[Short problem]
Write out, word for word, the stretch from "These principles stand" through "in the future." in the text on tribal treaties and sovereignty.

═══ Text passage

The United States entered into more than 500 treaties with tribes between 1778 to 1871, when Congress ended treaty making with tribes.  Many more agreements were made after 1871, that recognized tribal sovereignty, such as the 1905 Agreement with the Turtle Mountain Band of Chippewa, which took 10 million acres of land for one million dollars.  I have always known it as the “Ten Cent Treaty” so named because of the unconscionable undervaluing of the land.  

Treaties are recognized in the United States Constitution as the “supreme law of the land.” Article VI, sec. 2 Supremacy Clause.  The Constitution also gives Congress exclusive power to regulate commerce with foreign nations, the states, and with Indian Tribes.  Article 1, sec. 8, clause 3.  The United States broke every treaty it entered into with tribes. For easy access, a substantial though incomplete list of treaties and agreements with Indian tribes can be found at: List of United States Treaties

Limitations on Tribal Sovereignty

In a series of early cases, the United States Supreme Court set down certain Indian law principles which began the process of limiting and defining tribal authority to govern their territory and those within it.  For example: (1) under the Doctrine of Discovery, tribes have the right to use and occupy their lands, but the United States holds legal and beneficial title and the right to possession when the Indians give up their use and occupancy, Johnson v. M’Intosh(1823); (2) tribes are “domestic dependent nations… in a state of pupilage” and their “relation to the United States is that of a ward to his guardian,” Cherokee Nation v. Georgia (1831); and (3) “Indian nations are distinct political communities, having territorial boundaries, within which their authority is exclusive….” Worcester v. Georgia  (1832)

These principles stand to this day and establish the basis of the relationship between the states, the tribes and the federal government: tribes have the full right to govern within their territory without state intrusion.  But imposing a “dependent” status signaled a loss of some measure of sovereignty – the foundation of any government – and precipitated additional limitations in the future. 

Tribal sovereignty has been severely limited by subsequent federal laws and court decisions. The Major Crimes Act of 1885 gave the United States criminal jurisdiction over certain crimes committed in Indian Country (the term includes reservations, allotments and other dependent Indian communities);  the Allotment Act of 1887, divided up tribal land for individual ownership and sold off the lands not allotted, or “surplus” lands, (resulting in loss to tribes of 90 million acres or two thirds of reservation land);  the Termination policy  (Joint Congressional Resolution 53) resulted in termination of federal recognition of more than 100 tribes and liquidation of all their land and assets, and; “Public Law 280,” a 1952 law, gave states criminal and civil jurisdiction over certain tribes.

══════
═══ Information given

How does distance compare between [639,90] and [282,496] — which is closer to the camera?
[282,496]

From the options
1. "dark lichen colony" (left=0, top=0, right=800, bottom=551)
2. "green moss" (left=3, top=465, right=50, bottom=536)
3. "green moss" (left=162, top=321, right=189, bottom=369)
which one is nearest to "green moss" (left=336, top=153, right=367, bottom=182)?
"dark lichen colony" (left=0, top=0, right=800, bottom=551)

══════

[Result of this task]
These principles stand to this day and establish the basis of the relationship between the states, the tribes and the federal government: tribes have the full right to govern within their territory without state intrusion.  But imposing a “dependent” status signaled a loss of some measure of sovereignty – the foundation of any government – and precipitated additional limitations in the future.